TASK
Turn the lines starting at the one containing "خبرگزاری آریا" and ending at the one containing "WZQM3469013王者荣耀账号详情图24" into a JSON list of strings, one string per line and no blank lines. Leave the pictures out.

THE RECORDS
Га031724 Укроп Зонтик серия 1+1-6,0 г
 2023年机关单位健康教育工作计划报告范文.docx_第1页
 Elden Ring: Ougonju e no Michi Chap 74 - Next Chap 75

--

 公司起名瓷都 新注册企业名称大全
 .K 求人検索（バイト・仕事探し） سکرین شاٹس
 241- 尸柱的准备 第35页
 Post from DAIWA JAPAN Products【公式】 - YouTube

...

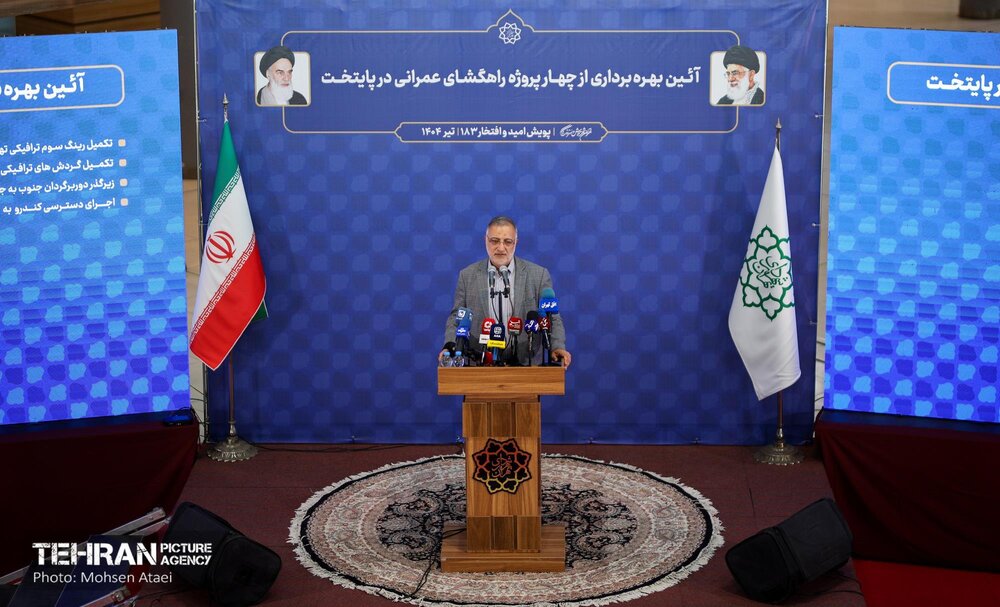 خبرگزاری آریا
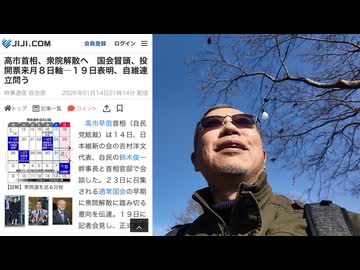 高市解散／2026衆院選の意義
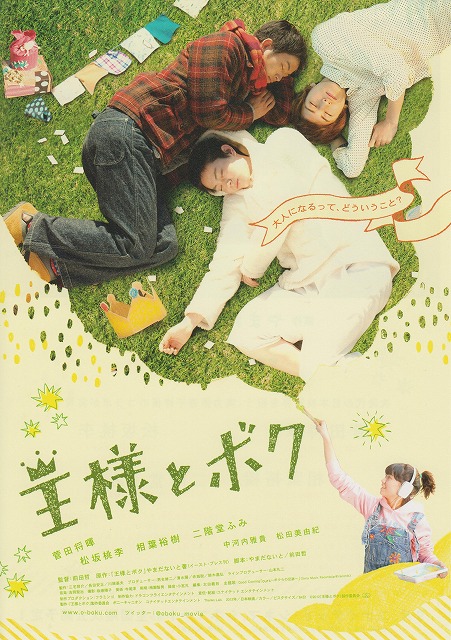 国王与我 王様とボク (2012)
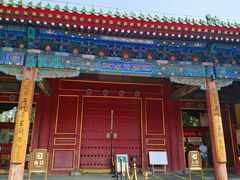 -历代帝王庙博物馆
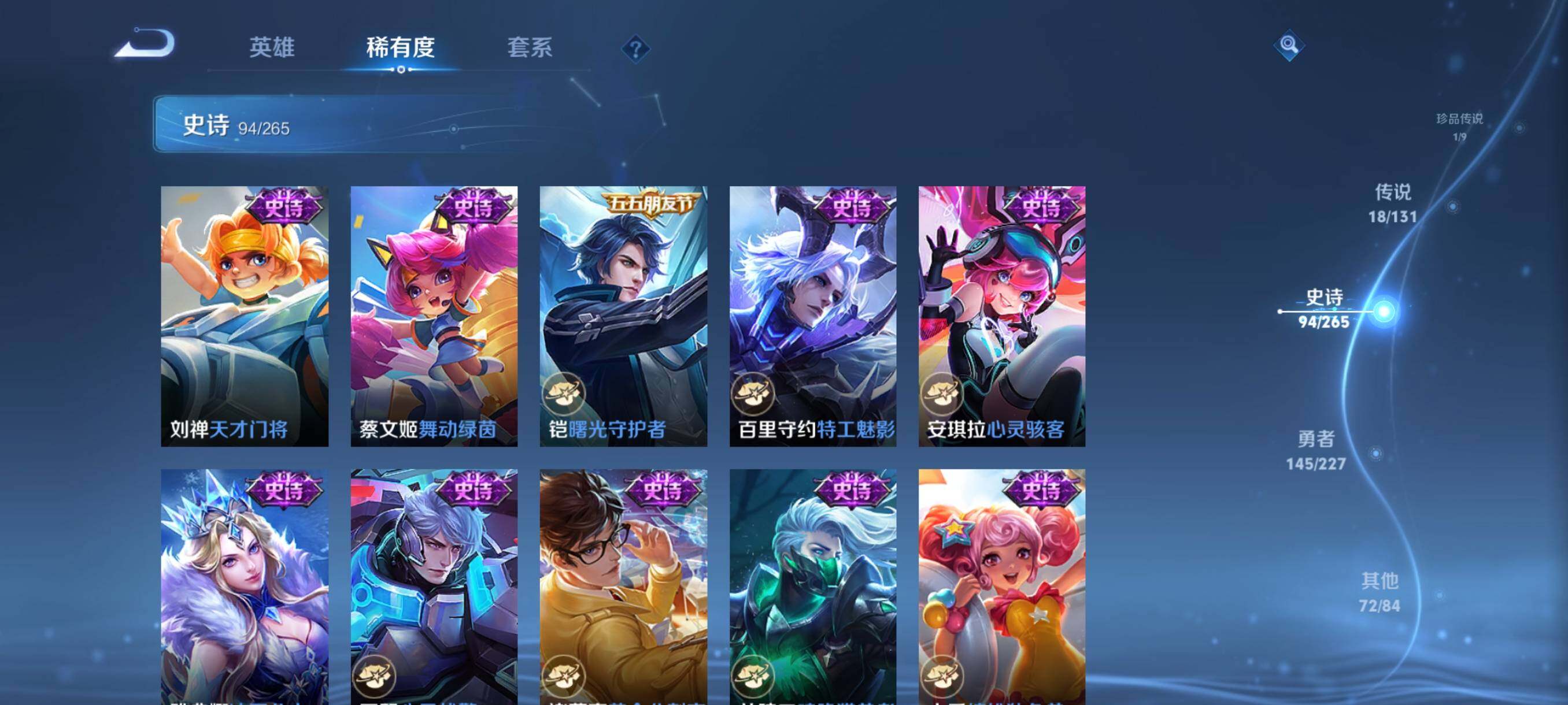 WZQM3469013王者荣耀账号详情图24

SOLVED PROBLEM
[
  " خبرگزاری آریا",
  " 高市解散／2026衆院選の意義",
  " 国王与我 王様とボク (2012)",
  " -历代帝王庙博物馆",
  " WZQM3469013王者荣耀账号详情图24"
]